▶ [Task to complete] All of the lines below should be printed again exactly as they are.

▶ [Records for this task]
----------------

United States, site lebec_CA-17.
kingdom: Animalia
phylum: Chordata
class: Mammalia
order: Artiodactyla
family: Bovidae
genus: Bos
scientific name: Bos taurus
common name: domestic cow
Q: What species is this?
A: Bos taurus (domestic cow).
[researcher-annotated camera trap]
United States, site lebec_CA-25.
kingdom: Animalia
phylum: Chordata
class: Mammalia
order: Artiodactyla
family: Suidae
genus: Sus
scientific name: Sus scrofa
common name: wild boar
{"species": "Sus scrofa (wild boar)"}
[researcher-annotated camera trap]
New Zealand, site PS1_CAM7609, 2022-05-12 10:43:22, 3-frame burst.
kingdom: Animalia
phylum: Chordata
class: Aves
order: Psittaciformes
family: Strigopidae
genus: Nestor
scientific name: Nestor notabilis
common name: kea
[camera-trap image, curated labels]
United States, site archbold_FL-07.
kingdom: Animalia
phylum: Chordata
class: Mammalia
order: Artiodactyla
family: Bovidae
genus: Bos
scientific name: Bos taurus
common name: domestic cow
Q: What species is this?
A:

----------------

▶ [Task solution]
United States, site lebec_CA-17.
kingdom: Animalia
phylum: Chordata
class: Mammalia
order: Artiodactyla
family: Bovidae
genus: Bos
scientific name: Bos taurus
common name: domestic cow
Q: What species is this?
A: Bos taurus (domestic cow).
[researcher-annotated camera trap]
United States, site lebec_CA-25.
kingdom: Animalia
phylum: Chordata
class: Mammalia
order: Artiodactyla
family: Suidae
genus: Sus
scientific name: Sus scrofa
common name: wild boar
{"species": "Sus scrofa (wild boar)"}
[researcher-annotated camera trap]
New Zealand, site PS1_CAM7609, 2022-05-12 10:43:22, 3-frame burst.
kingdom: Animalia
phylum: Chordata
class: Aves
order: Psittaciformes
family: Strigopidae
genus: Nestor
scientific name: Nestor notabilis
common name: kea
[camera-trap image, curated labels]
United States, site archbold_FL-07.
kingdom: Animalia
phylum: Chordata
class: Mammalia
order: Artiodactyla
family: Bovidae
genus: Bos
scientific name: Bos taurus
common name: domestic cow
Q: What species is this?
A:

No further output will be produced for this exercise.